*QUOTED TEXT:*
November 5th 2021: Technical Outlook Ahead of US Jobs Data, FP Markets

Charts: Trading View

EUR/USD:

(Italics: previous analysis)

Weekly timeframe:

Prime support at $1.1473-1.1583 echoes a vulnerable vibe, emphasised through failure to find acceptance above $1.1692 highs.

$1.1981-1.1848 supply is recognised as the next upside objective should buyers regain dominance, yet further underperformance shines the technical spotlight on a 61.8% Fibonacci retracement at $1.1281.

Daily timeframe:

An intense USD bid Thursday—DXY zeroing in on 2021 pinnacles—weighed on EUR/USD upside. Despite US Treasury yields navigating deeper water, the currency pair is fast approaching Fibonacci support between $1.1420 and $1.1522, an area fastened to the lower side of weekly support.

Upstream features Quasimodo support-turned resistance at $1.1689, and trendline resistance, taken from the high $1.2254.

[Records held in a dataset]
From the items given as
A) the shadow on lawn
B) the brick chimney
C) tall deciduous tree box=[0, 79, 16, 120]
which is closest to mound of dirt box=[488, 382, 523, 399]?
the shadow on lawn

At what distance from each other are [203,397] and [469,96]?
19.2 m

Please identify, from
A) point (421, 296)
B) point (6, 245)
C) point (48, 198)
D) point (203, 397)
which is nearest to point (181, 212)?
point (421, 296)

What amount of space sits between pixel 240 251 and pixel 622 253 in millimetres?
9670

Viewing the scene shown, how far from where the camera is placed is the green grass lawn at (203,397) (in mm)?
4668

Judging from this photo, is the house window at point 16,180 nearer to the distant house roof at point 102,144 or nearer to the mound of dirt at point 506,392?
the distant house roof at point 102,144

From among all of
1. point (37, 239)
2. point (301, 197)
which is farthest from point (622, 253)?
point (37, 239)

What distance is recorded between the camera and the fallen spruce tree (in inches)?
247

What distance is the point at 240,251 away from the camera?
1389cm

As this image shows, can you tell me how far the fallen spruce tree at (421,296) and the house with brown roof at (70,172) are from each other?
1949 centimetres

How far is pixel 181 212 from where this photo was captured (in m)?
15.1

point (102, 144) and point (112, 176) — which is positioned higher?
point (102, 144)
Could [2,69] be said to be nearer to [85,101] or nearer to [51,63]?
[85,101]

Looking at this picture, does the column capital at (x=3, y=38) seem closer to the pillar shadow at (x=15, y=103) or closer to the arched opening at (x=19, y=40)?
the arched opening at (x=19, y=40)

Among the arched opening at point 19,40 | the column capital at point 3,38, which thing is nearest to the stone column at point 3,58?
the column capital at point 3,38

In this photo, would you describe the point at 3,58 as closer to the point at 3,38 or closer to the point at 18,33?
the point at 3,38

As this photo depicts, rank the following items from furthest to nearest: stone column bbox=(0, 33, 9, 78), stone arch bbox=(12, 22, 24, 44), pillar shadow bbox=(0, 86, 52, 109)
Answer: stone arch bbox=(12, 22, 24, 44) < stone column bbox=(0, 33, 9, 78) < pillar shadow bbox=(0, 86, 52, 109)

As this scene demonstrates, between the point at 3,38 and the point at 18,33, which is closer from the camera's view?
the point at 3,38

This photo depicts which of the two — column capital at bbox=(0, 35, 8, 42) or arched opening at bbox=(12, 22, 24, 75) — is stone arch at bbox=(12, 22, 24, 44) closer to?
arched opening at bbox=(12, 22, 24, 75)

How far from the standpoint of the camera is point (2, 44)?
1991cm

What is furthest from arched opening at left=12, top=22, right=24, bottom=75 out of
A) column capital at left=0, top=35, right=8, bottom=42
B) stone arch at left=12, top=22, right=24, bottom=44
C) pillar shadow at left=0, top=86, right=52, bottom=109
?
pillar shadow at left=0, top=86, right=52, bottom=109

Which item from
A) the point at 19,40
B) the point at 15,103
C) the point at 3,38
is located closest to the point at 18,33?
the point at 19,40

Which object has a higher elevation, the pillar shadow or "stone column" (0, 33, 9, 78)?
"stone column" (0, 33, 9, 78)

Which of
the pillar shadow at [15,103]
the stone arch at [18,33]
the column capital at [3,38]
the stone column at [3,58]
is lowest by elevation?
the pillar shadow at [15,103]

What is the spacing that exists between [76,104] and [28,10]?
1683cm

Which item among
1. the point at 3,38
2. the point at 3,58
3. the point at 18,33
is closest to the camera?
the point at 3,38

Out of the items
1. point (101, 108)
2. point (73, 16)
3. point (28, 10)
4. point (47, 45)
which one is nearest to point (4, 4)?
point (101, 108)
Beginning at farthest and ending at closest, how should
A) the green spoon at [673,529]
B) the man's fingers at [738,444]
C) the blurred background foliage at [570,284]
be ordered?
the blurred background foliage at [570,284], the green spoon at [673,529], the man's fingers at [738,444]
* * *
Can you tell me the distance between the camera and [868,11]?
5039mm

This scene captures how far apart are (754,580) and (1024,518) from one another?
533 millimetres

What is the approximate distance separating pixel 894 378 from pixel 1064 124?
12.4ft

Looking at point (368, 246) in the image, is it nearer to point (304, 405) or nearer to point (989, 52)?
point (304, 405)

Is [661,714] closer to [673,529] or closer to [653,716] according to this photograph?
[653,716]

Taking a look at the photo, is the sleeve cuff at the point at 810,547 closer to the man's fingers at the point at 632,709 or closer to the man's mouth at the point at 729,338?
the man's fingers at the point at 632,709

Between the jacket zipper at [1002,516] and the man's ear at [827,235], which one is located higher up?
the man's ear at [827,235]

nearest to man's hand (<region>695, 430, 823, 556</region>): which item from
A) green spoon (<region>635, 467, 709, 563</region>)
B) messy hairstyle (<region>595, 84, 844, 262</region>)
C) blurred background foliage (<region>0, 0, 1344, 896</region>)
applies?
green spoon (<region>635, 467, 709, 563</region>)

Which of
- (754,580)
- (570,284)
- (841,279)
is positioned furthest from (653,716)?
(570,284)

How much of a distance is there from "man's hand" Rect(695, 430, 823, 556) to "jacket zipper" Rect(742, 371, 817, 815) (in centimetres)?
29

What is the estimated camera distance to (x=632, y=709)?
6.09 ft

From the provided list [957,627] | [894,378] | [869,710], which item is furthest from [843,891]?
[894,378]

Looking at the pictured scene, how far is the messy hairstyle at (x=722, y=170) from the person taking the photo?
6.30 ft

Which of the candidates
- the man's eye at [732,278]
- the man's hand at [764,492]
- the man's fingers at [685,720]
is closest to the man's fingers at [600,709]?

*REQUIRED WORK:* Quote the EUR/USD outlook above word for word, everything from "Prime support at" down to "the high $1.2254.".

*FULL ANSWER:*
Prime support at $1.1473-1.1583 echoes a vulnerable vibe, emphasised through failure to find acceptance above $1.1692 highs.

$1.1981-1.1848 supply is recognised as the next upside objective should buyers regain dominance, yet further underperformance shines the technical spotlight on a 61.8% Fibonacci retracement at $1.1281.

Daily timeframe:

An intense USD bid Thursday—DXY zeroing in on 2021 pinnacles—weighed on EUR/USD upside. Despite US Treasury yields navigating deeper water, the currency pair is fast approaching Fibonacci support between $1.1420 and $1.1522, an area fastened to the lower side of weekly support.

Upstream features Quasimodo support-turned resistance at $1.1689, and trendline resistance, taken from the high $1.2254.